One day when he got home after feeling awful for a couple of days, he took to his bed and was there for two weeks, in and out of a semi-delirious state with what he later found out was scarlet fever. His father would not pay for a hospital stay for him either, so his brothers helped him to eat and get back and forth to the bathroom until he was better.

When he felt well enough to go back to school and visit his mother, he left for the day, and traveled to the hospital. The nurse on the ward knew him by sight at this point, and when he went to the ward and could not find his mother, she told him that she had died the week before. He never told me this, my grandmother did, and she also told me that when he asked where she had been buried, he was informed that nobody had claimed the body and so she was buried anonymously in the potter’s field burial ground on Staten Island.

After that point, his father put the other siblings into an orphanage, and my grandfather worked for him until he graduated high school, leaving the day after to hitchhike with a friend across the country to San Francisco, where he had the promise of a job. The only thing I have ever heard about this trip is that when he got here, the job was gone.

He stayed anyway, because going back was not an option. He sold papers, he worked odd jobs, he ate 10 cent chili and a piece of bread every day for a week, and he stayed wherever he could, until he got steady work as a shoe salesman. This was a turning point in his life, mundane as it seems, because he did that same basic job for the next forty years. It is also where he met and married my grandmother. The first time his birthday came around, after they were together, she found him in the kitchen crying silently.

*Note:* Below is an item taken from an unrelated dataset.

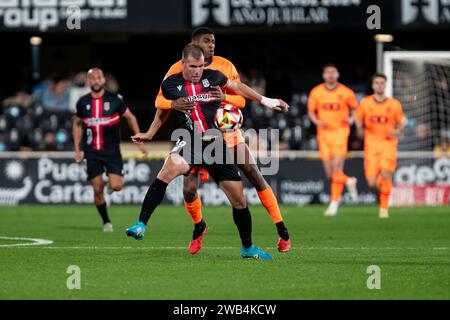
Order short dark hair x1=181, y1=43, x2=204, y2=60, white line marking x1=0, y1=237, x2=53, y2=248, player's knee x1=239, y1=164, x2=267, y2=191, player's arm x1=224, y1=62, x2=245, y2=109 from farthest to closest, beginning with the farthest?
white line marking x1=0, y1=237, x2=53, y2=248
player's arm x1=224, y1=62, x2=245, y2=109
player's knee x1=239, y1=164, x2=267, y2=191
short dark hair x1=181, y1=43, x2=204, y2=60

He pretended that he had not been, and she let it go. Later she found out from his brother that it was the first time he had ever celebrated his birthday, and the first time anyone had ever made him a birthday cake.

He had a relatively normal life, but he was never a happy man. But at least he was not consistently miserable. He was a funny man, often depressed, and he had the occasional manic episode near the end of his life, but he told me that was basically the luck of the draw. He never felt as if he deserved anything he got, small scale though it may have been. He was always there to help, and happy when his family was together. The love he felt for us was genuine, but also sometimes guarded, and he was a man waiting for the other shoe to drop for his entire life. He was thankful for what he had, but also never dared to think bigger, or to aspire towards anything else. I am grateful for having known him, but he also fills me with a wistful sadness every time I think of the course of his journey.

He was, however, a very visible participant in our lives. He was the guy who came to all of our little league games, took us to the pool in the summers, and to whose house we went for lunch during junior high school. He loved us in a brusque and scratchy old man way, always jumping up and saying “greetings!” to us with a hug whenever we arrived. I know we made him happy, and that is something I will also always remember.

Tony Moir is a cyborg who holds world records in synchronized luge and panda steeplechase. Or maybe he isn’t. But he lives in San Francisco with his lovely wife and three outstanding sons.